> BRIEF
Only the lines containing the string "States" are needed; copy all of them from the listing.

> RECORDS SUPPLIED
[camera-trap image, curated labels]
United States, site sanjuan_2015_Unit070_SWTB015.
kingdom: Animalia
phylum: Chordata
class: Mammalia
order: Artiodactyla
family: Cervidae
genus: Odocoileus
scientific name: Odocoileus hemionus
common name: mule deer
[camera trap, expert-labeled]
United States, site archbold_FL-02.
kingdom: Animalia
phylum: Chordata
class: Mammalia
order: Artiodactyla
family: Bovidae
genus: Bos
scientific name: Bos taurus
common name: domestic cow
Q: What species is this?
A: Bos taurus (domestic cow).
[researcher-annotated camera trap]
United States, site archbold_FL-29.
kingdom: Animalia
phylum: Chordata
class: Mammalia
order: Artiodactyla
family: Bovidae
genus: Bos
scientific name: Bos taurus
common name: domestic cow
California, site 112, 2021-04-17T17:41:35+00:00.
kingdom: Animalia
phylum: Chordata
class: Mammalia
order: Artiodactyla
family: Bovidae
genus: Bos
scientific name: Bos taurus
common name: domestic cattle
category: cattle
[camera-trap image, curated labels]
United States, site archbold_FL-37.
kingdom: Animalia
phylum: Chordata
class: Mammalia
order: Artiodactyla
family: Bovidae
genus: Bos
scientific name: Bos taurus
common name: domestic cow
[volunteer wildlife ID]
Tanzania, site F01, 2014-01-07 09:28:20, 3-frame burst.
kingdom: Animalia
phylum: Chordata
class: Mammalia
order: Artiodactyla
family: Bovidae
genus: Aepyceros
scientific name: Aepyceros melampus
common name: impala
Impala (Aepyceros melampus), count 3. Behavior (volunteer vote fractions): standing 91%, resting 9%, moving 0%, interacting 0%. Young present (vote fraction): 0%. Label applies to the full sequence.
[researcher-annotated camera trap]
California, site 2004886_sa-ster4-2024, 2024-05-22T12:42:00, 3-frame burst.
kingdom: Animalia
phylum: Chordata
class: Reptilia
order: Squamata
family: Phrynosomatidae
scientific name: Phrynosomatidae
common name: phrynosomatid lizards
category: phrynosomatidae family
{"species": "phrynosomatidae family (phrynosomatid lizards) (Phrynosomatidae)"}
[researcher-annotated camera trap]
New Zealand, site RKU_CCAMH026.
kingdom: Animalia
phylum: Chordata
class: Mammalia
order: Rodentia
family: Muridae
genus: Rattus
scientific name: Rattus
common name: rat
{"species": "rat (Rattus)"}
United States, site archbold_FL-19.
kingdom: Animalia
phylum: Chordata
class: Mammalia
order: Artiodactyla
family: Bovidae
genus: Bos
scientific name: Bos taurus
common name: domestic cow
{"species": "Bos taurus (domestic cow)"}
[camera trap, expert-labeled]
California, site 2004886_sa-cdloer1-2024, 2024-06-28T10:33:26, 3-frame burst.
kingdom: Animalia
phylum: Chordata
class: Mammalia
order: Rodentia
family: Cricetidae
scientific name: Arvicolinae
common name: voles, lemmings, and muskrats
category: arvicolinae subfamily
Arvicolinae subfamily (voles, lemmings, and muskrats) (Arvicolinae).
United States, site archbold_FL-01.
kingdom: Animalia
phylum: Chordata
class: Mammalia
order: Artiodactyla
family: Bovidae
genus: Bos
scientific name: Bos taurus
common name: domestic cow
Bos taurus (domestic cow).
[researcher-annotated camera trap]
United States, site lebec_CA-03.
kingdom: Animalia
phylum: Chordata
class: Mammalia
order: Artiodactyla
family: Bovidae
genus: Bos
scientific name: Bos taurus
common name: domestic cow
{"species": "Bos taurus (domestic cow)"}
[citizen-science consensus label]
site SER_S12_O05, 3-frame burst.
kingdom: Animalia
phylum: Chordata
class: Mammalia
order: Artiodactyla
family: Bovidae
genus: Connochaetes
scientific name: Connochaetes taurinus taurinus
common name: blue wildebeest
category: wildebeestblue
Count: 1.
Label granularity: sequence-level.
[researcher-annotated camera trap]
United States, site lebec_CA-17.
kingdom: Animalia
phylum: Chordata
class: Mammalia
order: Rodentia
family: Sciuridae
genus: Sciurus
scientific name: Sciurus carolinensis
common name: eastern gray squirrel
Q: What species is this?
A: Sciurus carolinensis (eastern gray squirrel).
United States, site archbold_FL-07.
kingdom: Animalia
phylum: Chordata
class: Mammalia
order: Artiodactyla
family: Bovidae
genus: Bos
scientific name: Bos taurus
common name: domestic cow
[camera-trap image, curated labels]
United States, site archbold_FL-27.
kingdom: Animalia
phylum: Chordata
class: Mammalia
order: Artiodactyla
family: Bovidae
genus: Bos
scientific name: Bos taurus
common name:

> REPLY
United States, site sanjuan_2015_Unit070_SWTB015.
United States, site archbold_FL-02.
United States, site archbold_FL-29.
United States, site archbold_FL-37.
United States, site archbold_FL-19.
United States, site archbold_FL-01.
United States, site lebec_CA-03.
United States, site lebec_CA-17.
United States, site archbold_FL-07.
United States, site archbold_FL-27.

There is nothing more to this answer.